Top of Reading text
Normal, Normal, Normal, Normal. What is it?

Sounds stupid I know. I mean really what is normal????????? Alot of people tell me "Most normal people would do this" and stuff like that. If I do somethin that is consider not "NORMAL" in their eyes then they look at me like I'm stupid. They say I'm weird. I mean I'm just having fun and/or being myself. Since when is it a crime 2 be yourself!?? Why is it that if u do somethin that alot of people consider not "NORMAL" they look at u like ur stupid?? So being yourself is considered "WEIRD"??? There may be somethin that u like 2 do that someone else may think is weird. I believe u should be yourself and be different, but if u do people then turn around and say your "WEIRD" So basically what is normal? and why is it that if u do somethin "DIFFERENT" they say ur weird?

♥Love Is The Sweetest Sin♥2009-11-26T19:44:09Z

Favorite Answer

there simply is no normal

Bryan2016-12-11T19:32:34Z

Each person will have their own ideas of what is normal. In general what is considered to be "normal" is something that is generally accepted by the majority individuals in a society. What is normal in one society or country might be considered abnormal in another society or country. It looks like most of the answers to this question have been around for the last 7 years and the asker has not picked one. That could easily be considered as not normal.

Anonymous2015-04-14T15:46:51Z

What you see on average, is what's normal. Example: if you see a person hiccuping that usually normal but if its nonstop for days or months, that's most likely not normal. Also if a person was born with something like six fingers on each hand may not seem normal to us but it is normal to that person. So sometimes it's an individual thing that no one else will understand.

radish2009-11-26T21:21:39Z

iI you really want a sociological answer then look up Foucault's work for his influential argument on how the the 'normal/ pathological' dyad replaced the evil/good dyad to become the focal point of governance in the dispersed discourses of power in the early 19th century.

'Normalisation' is the central way we are governed and govern ourselves and others.
This mode of social control, introduced first in the newly medicalised discourses of the new modern insitutions of the teaching hospital, the panopticon prisons and the mental asylum , was based no longer on the torture of the body but on the detailed control and surveillance of the body of the person needing reformation. This reformative discourse was then dispersed through schools factories, welfare and health programmes right into the private sphere of the family and ,even deeper, into our own consciousnesses So we became constant 'on the ground' surveillance officers dominating each other, and our own, behaviour by the key judgement 'are you behaving normally or pathologically?'

This is such a powerful way of speaking and thinking that we locked people, especially women, away for years if they did not conform to the 'normal' way that women should act. (see ref 2 below)

So using Foucault, 'normal, normal normal ' is our dispersed and ongoing form of subjugation.

Paradoxically though Foucault points out that this is also a positive In being subjected to normalisation, we create our subjectivites or 'selves 'through 'it. Whether we conform to, or (for example in yours and in Foucault's own case,) resist the discourse ...... ... either way .... we are still subjected to, and by, it.

?2015-11-13T11:21:52Z

"Normal" is a description for how society expects one to behave. I personally believe that "normal" seeming people are actually crazy/scared of not being accepted/fearful of being themselves because NO ONE actually fits the definition.
There is nothing wrong with being yourself! Continue to be you regardless of what your peers say. They probably secretly wish they could be just like you and not care what others think. Normal is boring. Period.
Bottom of Reading text
Top of Given entries
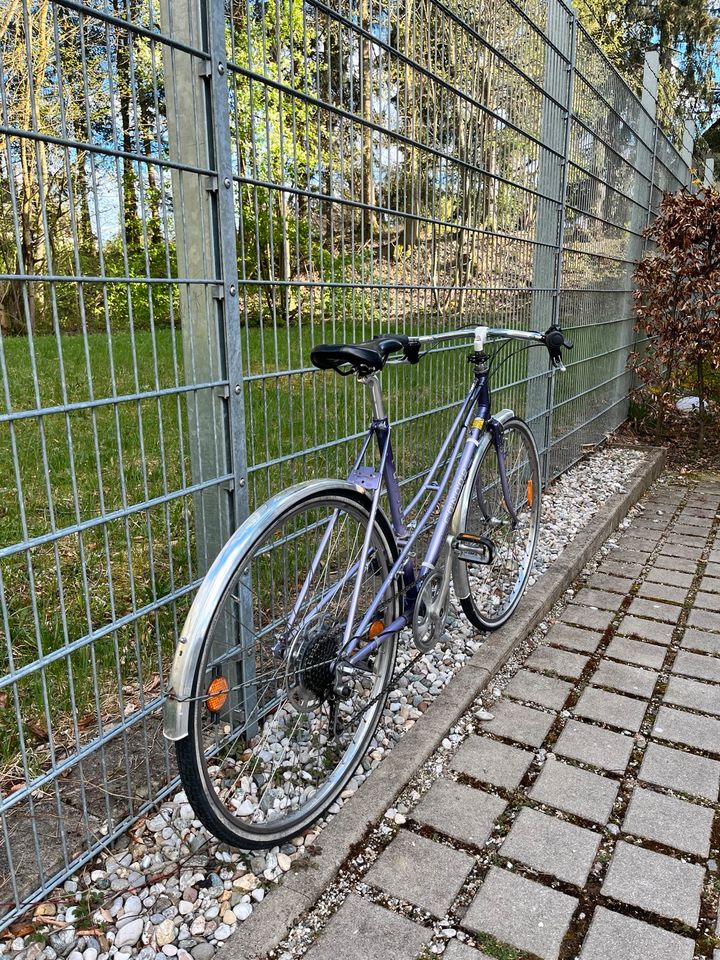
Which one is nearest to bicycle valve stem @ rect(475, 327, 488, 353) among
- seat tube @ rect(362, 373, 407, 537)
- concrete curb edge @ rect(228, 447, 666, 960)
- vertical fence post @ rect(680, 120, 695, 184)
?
seat tube @ rect(362, 373, 407, 537)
Bottom of Given entries
> **Study questions**
1) List the institutions where, according to the thread on what is normal, the mode of social control based on normalisation was first introduced.
2) In the thread on what is normal, how does the reply posted by Bryan define what is generally considered "normal"?

> **Set of answers**
1)
- The teaching hospital
- The panopticon prisons
- The mental asylum

2) It is something that is generally accepted by the majority of individuals in a society.